### Records supplied
● ● ● ●
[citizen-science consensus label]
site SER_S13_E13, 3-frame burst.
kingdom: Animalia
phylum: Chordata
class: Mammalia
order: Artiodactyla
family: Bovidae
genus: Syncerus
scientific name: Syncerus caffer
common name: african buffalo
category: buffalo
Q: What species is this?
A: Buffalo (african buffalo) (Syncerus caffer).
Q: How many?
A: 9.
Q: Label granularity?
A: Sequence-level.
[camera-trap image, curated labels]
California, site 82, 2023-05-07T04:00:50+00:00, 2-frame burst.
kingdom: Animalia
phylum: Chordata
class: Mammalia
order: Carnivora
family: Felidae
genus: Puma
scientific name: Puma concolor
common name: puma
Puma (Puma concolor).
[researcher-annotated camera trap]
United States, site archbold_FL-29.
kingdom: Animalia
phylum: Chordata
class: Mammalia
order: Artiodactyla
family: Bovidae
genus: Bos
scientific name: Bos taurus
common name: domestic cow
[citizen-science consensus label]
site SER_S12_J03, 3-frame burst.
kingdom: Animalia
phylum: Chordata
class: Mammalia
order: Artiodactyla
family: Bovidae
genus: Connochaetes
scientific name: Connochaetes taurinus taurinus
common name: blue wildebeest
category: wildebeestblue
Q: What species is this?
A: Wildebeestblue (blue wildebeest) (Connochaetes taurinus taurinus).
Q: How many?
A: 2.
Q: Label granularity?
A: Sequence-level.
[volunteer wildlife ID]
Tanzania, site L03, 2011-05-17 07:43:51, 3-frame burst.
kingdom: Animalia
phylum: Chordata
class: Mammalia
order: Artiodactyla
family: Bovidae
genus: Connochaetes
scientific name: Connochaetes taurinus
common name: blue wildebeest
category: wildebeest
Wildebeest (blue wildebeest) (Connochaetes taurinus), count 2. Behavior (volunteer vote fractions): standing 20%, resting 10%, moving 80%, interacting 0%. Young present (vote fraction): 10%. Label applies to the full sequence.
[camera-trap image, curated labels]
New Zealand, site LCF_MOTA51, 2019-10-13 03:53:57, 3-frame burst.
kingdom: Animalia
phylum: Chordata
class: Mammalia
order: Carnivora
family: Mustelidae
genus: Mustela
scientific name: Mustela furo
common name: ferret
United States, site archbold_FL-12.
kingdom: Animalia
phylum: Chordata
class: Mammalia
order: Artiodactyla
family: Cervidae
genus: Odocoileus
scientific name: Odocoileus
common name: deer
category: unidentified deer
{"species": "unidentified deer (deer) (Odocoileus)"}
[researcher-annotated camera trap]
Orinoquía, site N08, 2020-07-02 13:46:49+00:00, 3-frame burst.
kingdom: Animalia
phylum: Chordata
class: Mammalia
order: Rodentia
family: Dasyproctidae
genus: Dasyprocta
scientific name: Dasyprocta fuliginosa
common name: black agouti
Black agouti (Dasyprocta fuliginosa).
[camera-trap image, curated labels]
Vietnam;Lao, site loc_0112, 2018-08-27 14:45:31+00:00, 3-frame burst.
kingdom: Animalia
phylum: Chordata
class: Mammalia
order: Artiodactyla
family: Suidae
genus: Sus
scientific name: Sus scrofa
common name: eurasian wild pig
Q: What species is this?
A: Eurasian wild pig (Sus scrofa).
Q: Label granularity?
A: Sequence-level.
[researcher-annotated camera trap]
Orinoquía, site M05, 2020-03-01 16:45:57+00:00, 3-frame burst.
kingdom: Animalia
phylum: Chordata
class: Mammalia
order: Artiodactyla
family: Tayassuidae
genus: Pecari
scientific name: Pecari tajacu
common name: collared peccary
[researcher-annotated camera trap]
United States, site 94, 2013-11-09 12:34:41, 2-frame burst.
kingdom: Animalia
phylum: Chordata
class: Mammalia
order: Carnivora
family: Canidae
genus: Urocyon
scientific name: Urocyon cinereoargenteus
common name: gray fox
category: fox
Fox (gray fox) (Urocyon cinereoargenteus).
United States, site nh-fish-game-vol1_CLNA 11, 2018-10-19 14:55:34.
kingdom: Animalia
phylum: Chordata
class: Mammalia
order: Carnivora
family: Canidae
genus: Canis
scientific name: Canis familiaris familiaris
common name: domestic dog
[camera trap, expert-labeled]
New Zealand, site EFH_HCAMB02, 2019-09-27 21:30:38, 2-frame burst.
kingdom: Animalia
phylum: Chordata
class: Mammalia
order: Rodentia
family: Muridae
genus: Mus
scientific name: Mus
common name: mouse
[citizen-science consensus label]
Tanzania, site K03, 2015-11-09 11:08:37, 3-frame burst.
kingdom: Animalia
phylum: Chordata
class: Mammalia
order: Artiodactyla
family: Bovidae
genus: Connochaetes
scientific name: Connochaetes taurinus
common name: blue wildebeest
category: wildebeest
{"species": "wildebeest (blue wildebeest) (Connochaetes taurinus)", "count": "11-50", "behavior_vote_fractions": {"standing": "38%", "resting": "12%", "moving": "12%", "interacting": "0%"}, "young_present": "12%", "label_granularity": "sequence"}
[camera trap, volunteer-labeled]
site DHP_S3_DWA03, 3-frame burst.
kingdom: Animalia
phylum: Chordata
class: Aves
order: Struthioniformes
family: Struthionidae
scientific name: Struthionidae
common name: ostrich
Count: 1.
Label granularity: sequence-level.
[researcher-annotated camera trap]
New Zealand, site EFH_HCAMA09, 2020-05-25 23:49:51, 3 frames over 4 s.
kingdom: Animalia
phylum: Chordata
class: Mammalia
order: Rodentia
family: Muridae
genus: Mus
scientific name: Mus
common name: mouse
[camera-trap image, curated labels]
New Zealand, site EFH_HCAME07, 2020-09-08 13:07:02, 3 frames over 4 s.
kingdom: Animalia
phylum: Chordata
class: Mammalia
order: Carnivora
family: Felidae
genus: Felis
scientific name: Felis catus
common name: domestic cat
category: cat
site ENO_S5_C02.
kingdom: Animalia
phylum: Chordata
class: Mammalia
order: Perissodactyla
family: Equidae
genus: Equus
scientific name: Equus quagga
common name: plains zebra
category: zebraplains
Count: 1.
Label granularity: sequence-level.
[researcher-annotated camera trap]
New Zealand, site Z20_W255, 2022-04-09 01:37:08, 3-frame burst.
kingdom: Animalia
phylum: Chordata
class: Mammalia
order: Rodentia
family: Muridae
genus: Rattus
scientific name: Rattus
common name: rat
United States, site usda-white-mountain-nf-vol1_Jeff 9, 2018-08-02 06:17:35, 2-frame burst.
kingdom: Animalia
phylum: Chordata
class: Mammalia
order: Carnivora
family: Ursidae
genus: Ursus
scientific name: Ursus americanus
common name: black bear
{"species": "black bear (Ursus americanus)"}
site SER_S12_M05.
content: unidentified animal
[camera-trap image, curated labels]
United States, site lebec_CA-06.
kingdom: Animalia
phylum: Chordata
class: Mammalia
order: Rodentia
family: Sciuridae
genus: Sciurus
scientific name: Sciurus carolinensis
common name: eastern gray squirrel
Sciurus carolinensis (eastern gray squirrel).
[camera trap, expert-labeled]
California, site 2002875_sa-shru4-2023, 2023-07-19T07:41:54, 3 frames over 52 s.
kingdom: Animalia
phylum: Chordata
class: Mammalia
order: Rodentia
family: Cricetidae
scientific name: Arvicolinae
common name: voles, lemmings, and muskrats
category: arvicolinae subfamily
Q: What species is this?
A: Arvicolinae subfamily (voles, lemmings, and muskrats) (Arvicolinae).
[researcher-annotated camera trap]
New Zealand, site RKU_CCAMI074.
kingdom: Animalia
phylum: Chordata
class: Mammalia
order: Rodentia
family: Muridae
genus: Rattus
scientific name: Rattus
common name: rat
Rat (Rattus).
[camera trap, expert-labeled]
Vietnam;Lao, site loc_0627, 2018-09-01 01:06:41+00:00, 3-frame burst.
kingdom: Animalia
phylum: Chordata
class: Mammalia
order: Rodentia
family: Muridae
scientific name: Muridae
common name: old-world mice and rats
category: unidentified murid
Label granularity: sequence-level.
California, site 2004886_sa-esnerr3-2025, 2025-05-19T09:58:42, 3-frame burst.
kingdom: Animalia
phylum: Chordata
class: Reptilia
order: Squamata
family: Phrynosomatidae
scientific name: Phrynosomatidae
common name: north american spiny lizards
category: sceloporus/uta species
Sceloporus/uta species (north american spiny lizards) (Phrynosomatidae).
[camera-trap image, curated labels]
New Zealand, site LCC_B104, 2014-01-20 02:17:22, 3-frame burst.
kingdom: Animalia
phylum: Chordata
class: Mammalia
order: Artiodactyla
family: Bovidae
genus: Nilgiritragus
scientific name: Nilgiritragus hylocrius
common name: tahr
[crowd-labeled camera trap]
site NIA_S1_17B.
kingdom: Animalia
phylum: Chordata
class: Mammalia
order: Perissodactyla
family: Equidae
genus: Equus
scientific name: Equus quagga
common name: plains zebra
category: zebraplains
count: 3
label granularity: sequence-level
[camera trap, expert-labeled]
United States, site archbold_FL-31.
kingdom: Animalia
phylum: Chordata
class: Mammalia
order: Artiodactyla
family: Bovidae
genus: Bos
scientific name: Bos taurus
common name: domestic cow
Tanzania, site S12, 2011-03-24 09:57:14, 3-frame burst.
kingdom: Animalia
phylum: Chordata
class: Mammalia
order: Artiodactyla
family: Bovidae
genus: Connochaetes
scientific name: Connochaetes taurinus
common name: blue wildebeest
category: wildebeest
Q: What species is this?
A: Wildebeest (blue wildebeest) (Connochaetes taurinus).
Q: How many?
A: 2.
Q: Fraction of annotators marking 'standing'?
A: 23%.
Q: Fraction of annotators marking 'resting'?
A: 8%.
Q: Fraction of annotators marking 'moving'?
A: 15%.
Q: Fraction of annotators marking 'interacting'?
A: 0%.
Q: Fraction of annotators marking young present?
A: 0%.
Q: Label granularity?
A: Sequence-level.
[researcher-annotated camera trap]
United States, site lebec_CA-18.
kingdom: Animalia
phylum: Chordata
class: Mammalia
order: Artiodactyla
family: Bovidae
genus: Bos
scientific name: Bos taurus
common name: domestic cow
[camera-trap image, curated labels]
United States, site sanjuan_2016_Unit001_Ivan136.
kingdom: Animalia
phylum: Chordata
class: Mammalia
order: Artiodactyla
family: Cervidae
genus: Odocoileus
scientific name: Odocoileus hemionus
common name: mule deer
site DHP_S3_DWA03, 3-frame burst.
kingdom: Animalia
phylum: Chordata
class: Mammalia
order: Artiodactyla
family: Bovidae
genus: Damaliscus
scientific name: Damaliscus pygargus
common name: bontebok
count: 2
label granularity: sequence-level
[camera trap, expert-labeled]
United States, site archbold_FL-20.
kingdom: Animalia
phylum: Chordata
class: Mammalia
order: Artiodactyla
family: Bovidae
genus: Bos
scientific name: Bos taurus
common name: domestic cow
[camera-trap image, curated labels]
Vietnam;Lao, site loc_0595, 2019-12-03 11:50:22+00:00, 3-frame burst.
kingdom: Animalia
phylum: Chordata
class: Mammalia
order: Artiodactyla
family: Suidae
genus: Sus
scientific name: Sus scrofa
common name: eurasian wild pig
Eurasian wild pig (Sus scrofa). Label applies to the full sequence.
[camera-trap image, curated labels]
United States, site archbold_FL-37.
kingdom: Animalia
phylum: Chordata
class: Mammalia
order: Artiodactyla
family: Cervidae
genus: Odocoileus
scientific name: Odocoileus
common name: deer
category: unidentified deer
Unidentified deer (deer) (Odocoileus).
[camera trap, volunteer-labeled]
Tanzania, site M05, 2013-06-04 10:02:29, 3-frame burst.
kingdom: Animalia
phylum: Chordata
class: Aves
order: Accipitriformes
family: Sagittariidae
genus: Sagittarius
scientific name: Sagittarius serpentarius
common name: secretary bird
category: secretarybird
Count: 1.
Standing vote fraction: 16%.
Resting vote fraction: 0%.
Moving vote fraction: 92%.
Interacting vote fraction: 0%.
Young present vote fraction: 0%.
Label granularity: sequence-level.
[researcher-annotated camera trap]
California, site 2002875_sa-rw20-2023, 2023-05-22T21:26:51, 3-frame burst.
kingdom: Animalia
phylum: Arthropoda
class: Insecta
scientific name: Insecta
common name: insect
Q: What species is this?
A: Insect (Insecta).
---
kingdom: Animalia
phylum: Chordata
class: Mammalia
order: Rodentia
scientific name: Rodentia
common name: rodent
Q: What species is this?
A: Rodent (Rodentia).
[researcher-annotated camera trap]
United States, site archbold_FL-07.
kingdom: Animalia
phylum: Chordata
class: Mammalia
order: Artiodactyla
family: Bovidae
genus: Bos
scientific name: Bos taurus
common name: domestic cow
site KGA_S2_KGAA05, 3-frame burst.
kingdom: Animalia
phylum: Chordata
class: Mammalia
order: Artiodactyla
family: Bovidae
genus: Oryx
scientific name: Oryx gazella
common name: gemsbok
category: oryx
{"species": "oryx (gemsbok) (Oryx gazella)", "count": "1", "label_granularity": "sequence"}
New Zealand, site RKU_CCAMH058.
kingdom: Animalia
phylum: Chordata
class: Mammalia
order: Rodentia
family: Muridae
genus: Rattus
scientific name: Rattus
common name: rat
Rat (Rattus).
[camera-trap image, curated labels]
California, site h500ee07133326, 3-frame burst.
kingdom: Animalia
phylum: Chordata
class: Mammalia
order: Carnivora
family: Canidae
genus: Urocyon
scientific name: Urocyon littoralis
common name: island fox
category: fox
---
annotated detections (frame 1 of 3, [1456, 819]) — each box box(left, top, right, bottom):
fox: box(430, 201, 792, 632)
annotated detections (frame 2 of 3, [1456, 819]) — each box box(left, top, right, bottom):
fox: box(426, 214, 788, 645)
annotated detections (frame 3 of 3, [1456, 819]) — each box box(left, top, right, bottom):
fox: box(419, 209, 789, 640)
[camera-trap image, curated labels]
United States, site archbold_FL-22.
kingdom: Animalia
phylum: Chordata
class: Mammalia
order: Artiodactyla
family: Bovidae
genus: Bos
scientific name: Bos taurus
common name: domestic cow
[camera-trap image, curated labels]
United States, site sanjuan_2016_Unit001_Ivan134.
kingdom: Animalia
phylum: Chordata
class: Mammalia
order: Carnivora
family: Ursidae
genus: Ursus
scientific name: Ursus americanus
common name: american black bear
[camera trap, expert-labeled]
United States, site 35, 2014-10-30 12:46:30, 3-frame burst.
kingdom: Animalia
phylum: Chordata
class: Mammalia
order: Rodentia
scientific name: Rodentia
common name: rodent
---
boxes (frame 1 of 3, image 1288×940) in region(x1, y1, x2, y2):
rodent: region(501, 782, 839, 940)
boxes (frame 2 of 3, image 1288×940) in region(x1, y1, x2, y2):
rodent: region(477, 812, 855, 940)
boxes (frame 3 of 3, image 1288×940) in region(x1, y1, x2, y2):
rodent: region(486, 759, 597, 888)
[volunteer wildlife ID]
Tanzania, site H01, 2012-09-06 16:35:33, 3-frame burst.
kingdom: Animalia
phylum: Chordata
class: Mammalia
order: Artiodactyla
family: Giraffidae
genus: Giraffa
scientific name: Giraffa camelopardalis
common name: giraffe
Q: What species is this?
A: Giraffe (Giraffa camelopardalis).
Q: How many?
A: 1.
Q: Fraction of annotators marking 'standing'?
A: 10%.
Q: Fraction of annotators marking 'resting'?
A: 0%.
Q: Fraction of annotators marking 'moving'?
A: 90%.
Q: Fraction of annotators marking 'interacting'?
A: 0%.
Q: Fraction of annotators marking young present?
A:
● ● ● ●
### What the task requires
Could you write out exactly the lines above, starting at the first one and ending with the line that has "category: buffalo"?

### Response below
[citizen-science consensus label]
site SER_S13_E13, 3-frame burst.
kingdom: Animalia
phylum: Chordata
class: Mammalia
order: Artiodactyla
family: Bovidae
genus: Syncerus
scientific name: Syncerus caffer
common name: african buffalo
category: buffalo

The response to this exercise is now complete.